What Are Higher Ed Legal Teams Prioritizing Next?

The majority of higher education legal teams are not looking for another point solution. Instead, they are focusing on trying to build the core infrastructure a modern legal function needs. That means intake systems that generate meaningful data, workflows that move work forward without friction, and matter visibility that stands up to executive scrutiny. It also means AI that is properly governed, not loosely embedded, and reporting that answers the questions leadership is actually asking.

Every institution I spoke with was at a different stage along that path. Some were just starting out, others had already made an attempt, but all were open to sharing and comparing their experiences.

If you’re curious how Checkbox thinks about the operating layer, schedule a call with one of our technology consultants and we will happily walk you through it.

Frequently Asked Questions

What were the main themes at NACUA 2026?

The dominant themes at NACUA 2026 were legal intake and matter tracking, the shift from reactive to proactive legal, AI governance inside university legal offices, and how GCs can prove legal's value to presidents and boards. Underneath the individual sessions, higher ed legal leaders were consistently focused on how to run a modern legal function with existing resources.

Why is legal intake important for higher ed legal teams?

Legal intake is important because it is the foundation of the legal data model. Without capturing requester, matter type, risk level, and deadline when work arrives, higher ed legal teams cannot reliably report on cycle time, workload, or outcomes to institutional leadership.
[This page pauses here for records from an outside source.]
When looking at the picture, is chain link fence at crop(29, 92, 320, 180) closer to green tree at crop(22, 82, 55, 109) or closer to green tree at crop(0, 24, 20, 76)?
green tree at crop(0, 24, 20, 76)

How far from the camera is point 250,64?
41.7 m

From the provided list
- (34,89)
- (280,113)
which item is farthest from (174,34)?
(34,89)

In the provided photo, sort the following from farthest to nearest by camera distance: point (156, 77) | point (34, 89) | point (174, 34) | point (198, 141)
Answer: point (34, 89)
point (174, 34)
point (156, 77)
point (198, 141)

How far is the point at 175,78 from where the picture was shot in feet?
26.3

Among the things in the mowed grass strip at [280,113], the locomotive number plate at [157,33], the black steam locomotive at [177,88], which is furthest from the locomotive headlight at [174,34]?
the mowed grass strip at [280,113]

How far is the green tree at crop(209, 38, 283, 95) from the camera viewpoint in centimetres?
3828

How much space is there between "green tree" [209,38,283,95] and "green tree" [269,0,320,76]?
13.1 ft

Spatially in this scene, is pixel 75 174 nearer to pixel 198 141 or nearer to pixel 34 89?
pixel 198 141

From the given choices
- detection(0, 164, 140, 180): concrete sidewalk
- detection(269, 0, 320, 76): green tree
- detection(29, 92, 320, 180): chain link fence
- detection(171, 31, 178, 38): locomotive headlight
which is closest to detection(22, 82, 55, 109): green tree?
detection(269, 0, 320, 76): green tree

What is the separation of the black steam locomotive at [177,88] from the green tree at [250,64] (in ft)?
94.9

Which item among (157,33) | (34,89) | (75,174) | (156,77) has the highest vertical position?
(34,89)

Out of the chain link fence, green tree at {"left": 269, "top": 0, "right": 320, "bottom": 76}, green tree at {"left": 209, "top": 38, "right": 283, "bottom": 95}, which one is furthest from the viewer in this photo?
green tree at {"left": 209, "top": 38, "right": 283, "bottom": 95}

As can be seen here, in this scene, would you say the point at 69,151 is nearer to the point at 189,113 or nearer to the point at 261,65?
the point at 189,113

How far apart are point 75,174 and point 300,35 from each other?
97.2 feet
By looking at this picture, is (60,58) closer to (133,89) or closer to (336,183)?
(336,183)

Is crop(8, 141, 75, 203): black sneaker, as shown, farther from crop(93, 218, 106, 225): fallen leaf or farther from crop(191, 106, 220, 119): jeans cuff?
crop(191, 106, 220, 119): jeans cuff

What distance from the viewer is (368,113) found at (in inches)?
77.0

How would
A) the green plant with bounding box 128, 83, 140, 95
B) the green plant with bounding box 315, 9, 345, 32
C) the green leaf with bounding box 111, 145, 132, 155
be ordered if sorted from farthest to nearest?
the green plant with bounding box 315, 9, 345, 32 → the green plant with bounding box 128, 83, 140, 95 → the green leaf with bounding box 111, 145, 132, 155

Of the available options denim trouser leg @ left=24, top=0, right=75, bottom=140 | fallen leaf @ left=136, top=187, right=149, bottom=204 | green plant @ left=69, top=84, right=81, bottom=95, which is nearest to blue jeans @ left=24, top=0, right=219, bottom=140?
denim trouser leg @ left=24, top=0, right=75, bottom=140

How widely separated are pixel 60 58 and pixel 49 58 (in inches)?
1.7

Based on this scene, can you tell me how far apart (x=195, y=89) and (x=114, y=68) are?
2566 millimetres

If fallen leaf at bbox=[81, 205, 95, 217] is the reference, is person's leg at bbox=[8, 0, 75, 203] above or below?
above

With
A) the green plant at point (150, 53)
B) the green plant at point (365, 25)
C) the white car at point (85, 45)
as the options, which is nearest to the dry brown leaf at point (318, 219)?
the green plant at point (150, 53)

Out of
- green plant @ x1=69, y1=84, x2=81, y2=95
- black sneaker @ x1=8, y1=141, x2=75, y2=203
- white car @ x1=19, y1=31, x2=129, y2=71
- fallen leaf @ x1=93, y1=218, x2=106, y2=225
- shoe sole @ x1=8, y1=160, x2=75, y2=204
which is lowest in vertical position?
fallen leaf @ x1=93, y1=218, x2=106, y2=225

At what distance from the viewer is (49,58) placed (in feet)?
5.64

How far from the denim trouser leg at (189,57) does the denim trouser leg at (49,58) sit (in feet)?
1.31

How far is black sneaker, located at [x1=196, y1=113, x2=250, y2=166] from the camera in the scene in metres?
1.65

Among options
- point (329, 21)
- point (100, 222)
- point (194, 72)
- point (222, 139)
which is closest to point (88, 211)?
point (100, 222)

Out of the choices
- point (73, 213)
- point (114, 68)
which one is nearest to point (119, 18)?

Should higher ed legal teams build or buy legal operations software?

Most higher ed legal teams can build a basic intake form or matter tracker using Microsoft 365, but the harder question is who owns the system after launch, maintains workflows, and keeps adoption alive over time. The build vs. buy decision typically comes down to whether legal wants to carry the long-term maintenance and reporting burden internally.

How should university legal offices approach AI adoption?

University legal offices should approach AI adoption through a governance-first lens, focusing on privacy, confidentiality, ownership of inputs and outputs, and vendor terms before productivity. The strongest use cases run AI inside structured workflows with approved institutional knowledge, escalation paths, and human oversight rather than as an ambient productivity tool.